:: EXCERPT TO READ ::
= Beginning of Section =

It is similar if you know C# where you can also draw out these generic types and explain them in the next line of code or in the next phrase, if you will. So really what we're saying here is, the function F, sorry, the function called func that you're passing in here is a function that takes a mutable reference to the terrain, a mutable reference to the actual creature. It takes a tuple, they're also first-class, two coordinates in this case where the creature sits in the world. And the return value of the function is an Option of a tuple.
And the semantics here are, if the tuple is Some, it is the new position of the creature. If it's None, the creature has died. So what we're seeing here is I can pass in the function and I can declare quite specifically what the function does. So far, so good, I hope. So what happens when I'm invoking the do_with_creatures mutable function in Terrain.
This is not cold from the world. This is a small piece of code in the world that says process all the creatures. And what I'm doing here is, the world knows its terrain and I'm calling the do_with_creatures function. And I'm passing in an anonymous function here that adheres to the specification you saw on the previous slide. So it gets passed in a terrain, a creature and a position. And then it does things.
This is now being called for each creature, right? You could see in the first line it decreases the energy points the creature has to simulate some form of metabolism. And then the easiest check is, if the creature's age is larger than the creature max_age, then returning None, the creature dies. Or if the creature's energy points are zero, it also dies because it is starved.
What happens in this case, though, if you try to compile this, I'm not sure whether you would have guessed it, this does not compile. The compiler gives me this error message. This is the actual, actual error message including all the ASCII and everything else.

= End of Section =

:: REQUIRED TASKS ::
a: According to the creature-simulation excerpt, what are all the things that the function called func takes as input?
b: Transcribe the passage of the creature-simulation excerpt between "What happens in" and "and everything else.", inclusive.

:: INFORMATION SUPPLIED ::

= Beginning of Section =

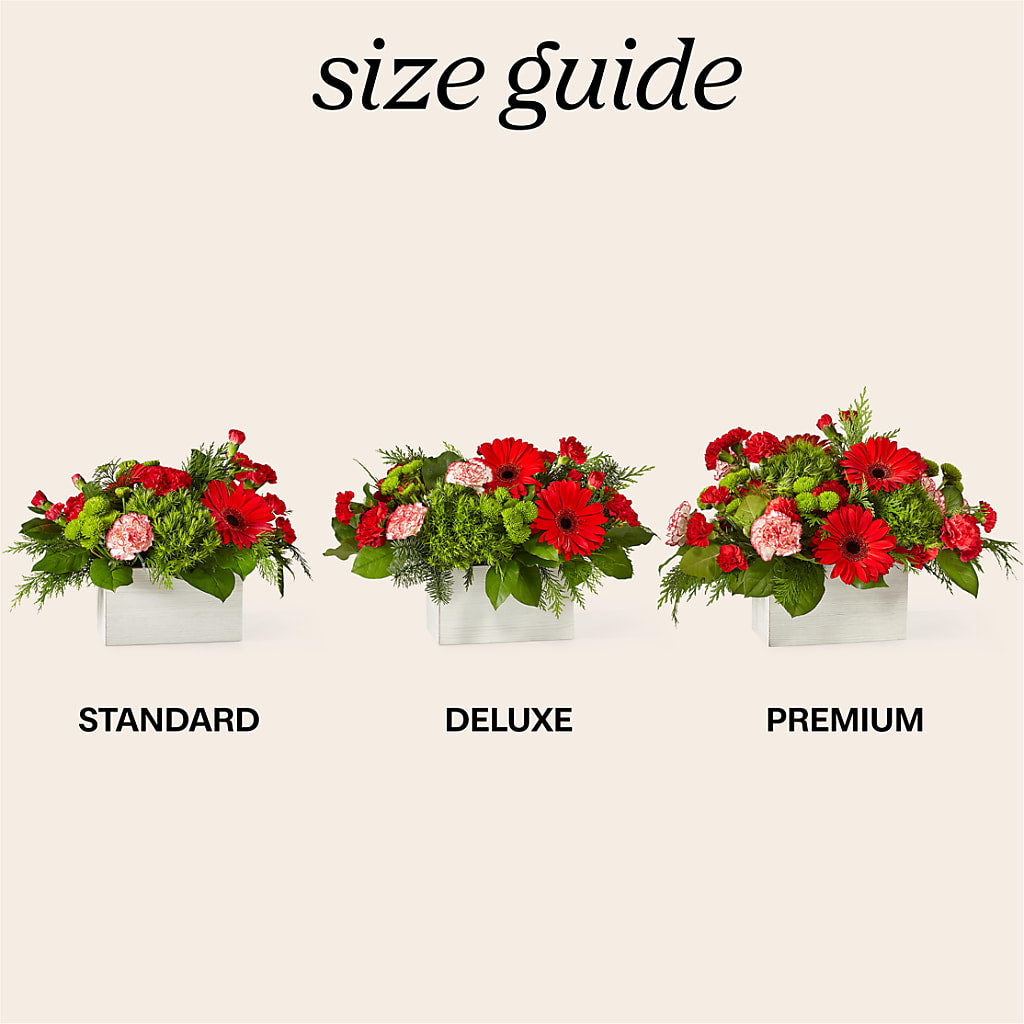 The Rudolph Bouquet – Forget-me-not Florist, Fort Recovery OH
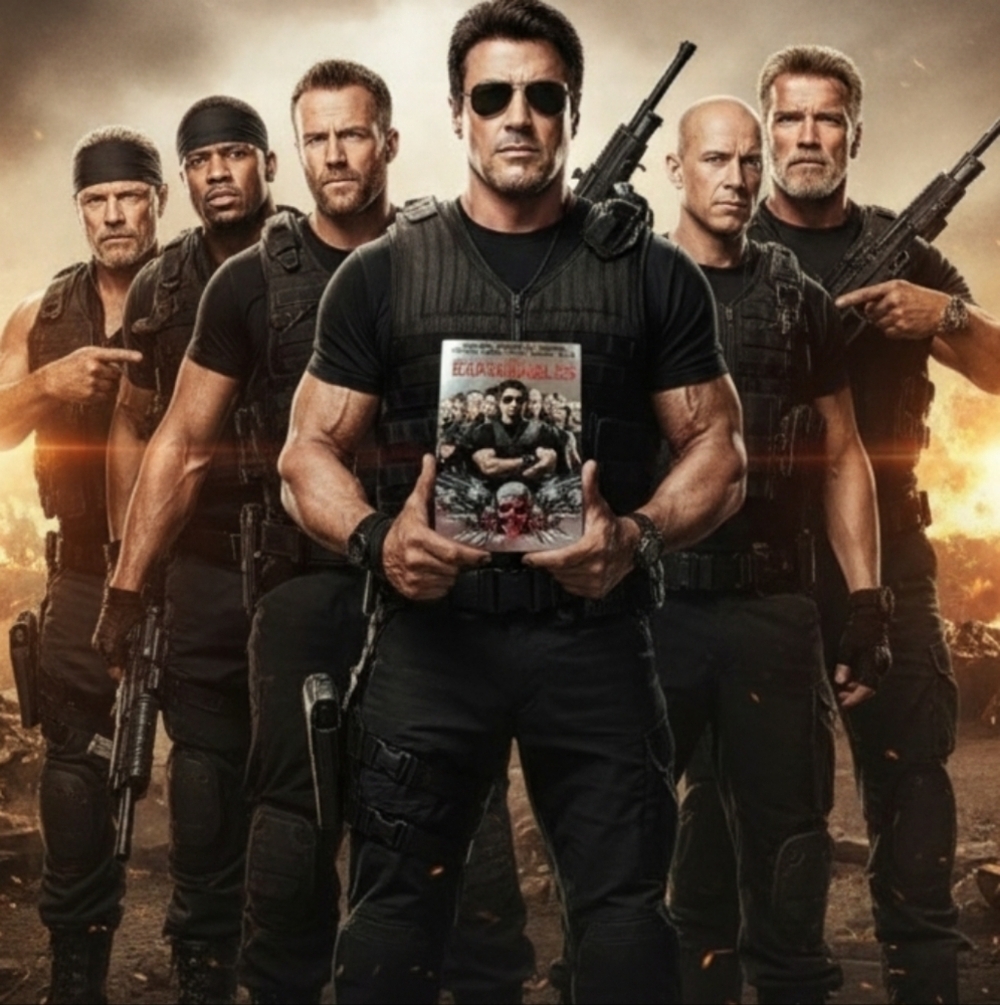 The Expendables DVD (EUC)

= End of Section =

:: RESULTS FOR THE EXERCISE ::
a:
- A mutable reference to the terrain
- A mutable reference to the actual creature
- A tuple of two coordinates where the creature sits in the world

b:
What happens in this case, though, if you try to compile this, I'm not sure whether you would have guessed it, this does not compile. The compiler gives me this error message. This is the actual, actual error message including all the ASCII and everything else.